Start of INFORMATION SUPPLIED
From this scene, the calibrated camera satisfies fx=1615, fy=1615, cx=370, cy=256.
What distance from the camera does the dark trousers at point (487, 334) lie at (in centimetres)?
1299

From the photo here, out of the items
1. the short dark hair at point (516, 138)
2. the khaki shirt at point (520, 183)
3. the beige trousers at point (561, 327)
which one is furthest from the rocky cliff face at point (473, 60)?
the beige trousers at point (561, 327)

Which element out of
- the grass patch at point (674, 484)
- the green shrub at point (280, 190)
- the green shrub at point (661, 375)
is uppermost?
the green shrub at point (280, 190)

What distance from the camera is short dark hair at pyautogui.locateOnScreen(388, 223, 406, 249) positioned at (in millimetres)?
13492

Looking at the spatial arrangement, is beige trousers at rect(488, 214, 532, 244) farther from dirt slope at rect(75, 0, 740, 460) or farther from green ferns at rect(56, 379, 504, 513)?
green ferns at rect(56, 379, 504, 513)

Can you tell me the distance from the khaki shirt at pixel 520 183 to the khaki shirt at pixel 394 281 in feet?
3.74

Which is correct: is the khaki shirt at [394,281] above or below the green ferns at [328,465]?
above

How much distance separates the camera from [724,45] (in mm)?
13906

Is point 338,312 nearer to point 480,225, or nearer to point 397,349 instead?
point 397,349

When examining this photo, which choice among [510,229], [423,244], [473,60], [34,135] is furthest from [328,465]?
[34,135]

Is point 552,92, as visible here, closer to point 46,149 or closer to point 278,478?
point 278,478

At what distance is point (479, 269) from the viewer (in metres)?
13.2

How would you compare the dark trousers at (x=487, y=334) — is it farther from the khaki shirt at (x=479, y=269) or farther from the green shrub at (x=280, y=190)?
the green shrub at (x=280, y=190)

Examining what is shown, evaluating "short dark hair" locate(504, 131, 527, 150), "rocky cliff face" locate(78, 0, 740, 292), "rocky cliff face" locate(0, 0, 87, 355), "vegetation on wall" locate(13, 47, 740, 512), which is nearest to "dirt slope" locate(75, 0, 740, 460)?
End of INFORMATION SUPPLIED
__GIVEN INSTRUCTION__:
Please repeat the listing above in full and exactly.

__COMPLETED EXERCISE__:
From this scene, the calibrated camera satisfies fx=1615, fy=1615, cx=370, cy=256.
What distance from the camera does the dark trousers at point (487, 334) lie at (in centimetres)?
1299

From the photo here, out of the items
1. the short dark hair at point (516, 138)
2. the khaki shirt at point (520, 183)
3. the beige trousers at point (561, 327)
which one is furthest from the rocky cliff face at point (473, 60)?
the beige trousers at point (561, 327)

Which element out of
- the grass patch at point (674, 484)
- the green shrub at point (280, 190)
- the green shrub at point (661, 375)
is uppermost?
the green shrub at point (280, 190)

What distance from the camera is short dark hair at pyautogui.locateOnScreen(388, 223, 406, 249) positioned at (in millimetres)?
13492

Looking at the spatial arrangement, is beige trousers at rect(488, 214, 532, 244) farther from dirt slope at rect(75, 0, 740, 460) or farther from green ferns at rect(56, 379, 504, 513)?
green ferns at rect(56, 379, 504, 513)

Can you tell me the distance from the khaki shirt at pixel 520 183 to the khaki shirt at pixel 394 281 in feet?
3.74

Which is correct: is the khaki shirt at [394,281] above or below the green ferns at [328,465]?
above

How much distance separates the camera from [724,45] (in mm)?
13906

Is point 338,312 nearer to point 480,225, or nearer to point 397,349 instead?
point 397,349

When examining this photo, which choice among [510,229], [423,244], [473,60], [34,135] is furthest from [328,465]?
[34,135]

Is point 552,92, as visible here, closer to point 46,149 or closer to point 278,478?
point 278,478

At what distance is point (479, 269) from the viewer (in metres)?
13.2

How would you compare the dark trousers at (x=487, y=334) — is it farther from the khaki shirt at (x=479, y=269) or farther from the green shrub at (x=280, y=190)?
the green shrub at (x=280, y=190)

Examining what is shown, evaluating "short dark hair" locate(504, 131, 527, 150), "rocky cliff face" locate(78, 0, 740, 292), "rocky cliff face" locate(0, 0, 87, 355), "vegetation on wall" locate(13, 47, 740, 512), which is nearest to "dirt slope" locate(75, 0, 740, 460)?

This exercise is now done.